# Dutchie, MN Gardener...appraising question



## Cassie (Dec 7, 2002)

My husband was a self-employed appraiser for years, but it just wasn't for us. He loves appraising, but as you probably know, it's really tough for the honest ones when there's so many out there who will "make it work" for their client. Anyway, he has been an employed appraiser for the last 4 years. The bank he's currently working for said he could do appraisals on the side to supplement his income. Right now he's a reviewer. The catch is that he can't do any appraisals that are for lending purposes. That leaves litigations, divorce, tax appeals...? I called a few attorneys and they said they don't use appraisers, if their client needs an appraisal they contact them on their own. 
My question(s):
Am I missing something? Is there something else he can do to put his appraisal license to use? Sure he can do tax appeals and divorces but are there really that many and how does he find them? Because it would be part-time we couldn't justify spending a lot on advertising. I'd appreciate any thoughts, we really need to supplement our income.


----------



## Dutchie (Mar 14, 2003)

Cassie, that is a good question. I agree that it is tough for honest appraisers to make a living, but it is getting a bit better. You are lucky that your husband was able to find a position as a staff reviewer.

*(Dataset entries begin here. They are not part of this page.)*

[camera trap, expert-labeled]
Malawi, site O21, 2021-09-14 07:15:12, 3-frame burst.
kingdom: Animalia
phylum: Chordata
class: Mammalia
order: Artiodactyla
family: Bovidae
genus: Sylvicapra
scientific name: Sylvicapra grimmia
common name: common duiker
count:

As you know, it can take up to 5 years for an appraisal practice to flourish. Your situation makes it harder.

I don't know where you are located and what the real estate market situation is. One of the things you could do is provide measurements for realtors (there have been some lawsuits recently due to "misrepresentation" of the sq ftg of listings) and do "pre-listing" appraisals for sellers and buyers.

One of the things your husband could do is provide your local media with OpEd pieces pertaining to the local real estate market; red flags that buyers should be aware of, etc etc.

Consistantly doing these things will pay off eventually. Good luck!


----------



## Cassie (Dec 7, 2002)

Thanks Dutchie, those are some ideas we hadn't thought of. We had also wondered if the state board ever hires reviewers since it would be a quality control issue and not for lending. Have to admit it would be sweet justice to play a part in the discipline of those crappy, dishonest appraisers that made self-employment so miserable. He used to have loan officers tell him he was good, but if they needed the deal to work they wouldn't use him and Realtors were just plain hateful. (sorry, had to get a little venting in) 

We are in St. Charles County, MO. Close enough to work in St. Louis, yet it would be nice not to. 

Thanks, I'll pass this on to my husband!


----------



## Kevingr (Mar 10, 2006)

A friend of mine is a self-employed appraiser here in MN. The recent lending changes has actually made him busier, now lenders can't call their buddy for an appraisal, they all need to work of a list of local appraisers and everybody gets their turn.

Maybe that's a local change? But I thought it was a new rule (law?) because of all the alledged predatory lending.

He did make the statement to me though, that in the early 1990's he was getting $375 for each appraisal and now it's only $275 so he needs to work more for the same amount of money. So he's actually working more for less money these days. Tough business to be in from my view, but at least he's working.


----------



## Cassie (Dec 7, 2002)

Yes, we found it to be a very tough business, that's why he's happy to be employed for a conservative lender who actually wants an honest appraisal.


----------



## Dutchie (Mar 14, 2003)

Kevingr said:


> He did make the statement to me though, that in the early 1990's he was getting $375 for each appraisal and now it's only $275 so he needs to work more for the same amount of money. So he's actually working more for less money these days. Tough business to be in from my view, but at least he's working.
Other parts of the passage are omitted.